Most of all though, Lenin uses his time reading and writing. Through these activities he turns his mind into that of the consummate politician, always suspicious of others, always thinking several steps ahead. these are the thoughts Solzhenitsyn puts into Lenin’s head following the February 1917 revolution which deposed Tsar Nicholas and looked to establish some kind of liberal democracy in Russia:
Contempt was all that Lenin felt for the mouthings of these quasi- revolutionaries eloquently discoursing on freedom and revolution, with no understanding at all that events might fall into patterns as varied as the combinations on a chess board, knowing nothing of the enemy or of his skill in intercepting a movement under way or even forestalling it. They might have been talking about a day of general rejoicing, as though it were all decided, had already happened….. What was the Tsar doing? What counter-revolutionary armies were advancing on Petersburg? Would not the Duma most probably panic and hurriedly do a deal with the reactionaries? Were not the proletarian forces still weak and unorganised? These were things they did not think about, questions which they did not attempt to answer.

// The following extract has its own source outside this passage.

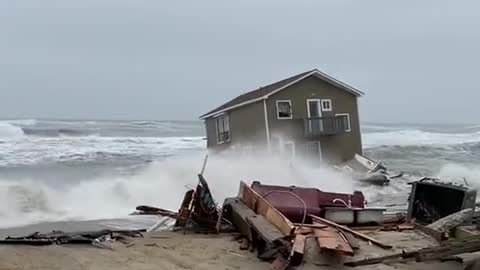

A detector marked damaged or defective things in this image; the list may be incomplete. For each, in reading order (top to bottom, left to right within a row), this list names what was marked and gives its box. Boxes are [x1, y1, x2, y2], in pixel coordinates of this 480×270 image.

Lenin’s biggest sin though, in Solzhenitsyn’s eyes appears to be his passionately held wish to see a German victory in the war as a means of bringing about the fall of the Tsar and the creation of a revolutionary moment that he and the Bolshevik’s can take advantage of. This lack of patriotism was unforgiveable.

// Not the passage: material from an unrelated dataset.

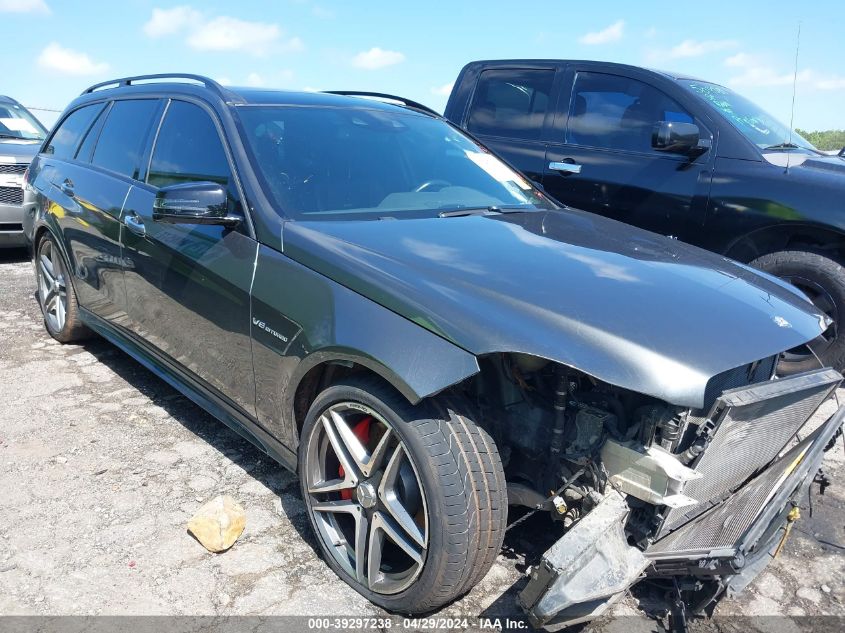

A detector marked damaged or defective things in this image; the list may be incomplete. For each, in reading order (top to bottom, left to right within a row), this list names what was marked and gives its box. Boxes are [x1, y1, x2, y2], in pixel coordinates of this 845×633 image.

damaged front bumper [516, 368, 840, 628]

I think that to get the most out of reading this, it is necessary to have a reasonable working knowledge of early twentieth century Russian history and to know something about Lenin’s life prior to his time living in Zurich. There is a very helpful and necessary glossary of names included at the end with potted biographies of all the figures who appear or are mentioned in the text.

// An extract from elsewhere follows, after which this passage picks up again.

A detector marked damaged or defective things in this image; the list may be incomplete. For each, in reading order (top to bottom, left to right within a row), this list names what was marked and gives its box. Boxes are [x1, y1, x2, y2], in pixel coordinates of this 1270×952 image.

I found it took me a bit of effort to get into the book, but once I came to realise what he was trying to achieve I found it to be wholly absorbing. I just wish it hadn’t stopped with Lenin poised to return to Petrograd. That train ride across Germany followed by a further journey through Sweden and Finland is apparently covered in a later volume of the Red Wheel - 'April 1917' - but in a much less concentrated way. I am tempted to read it, but it has only just been translated into English and is only available as a very expensive hardback. It is also some 900 pages long, so not such a comfortable read in bed or in a cafe.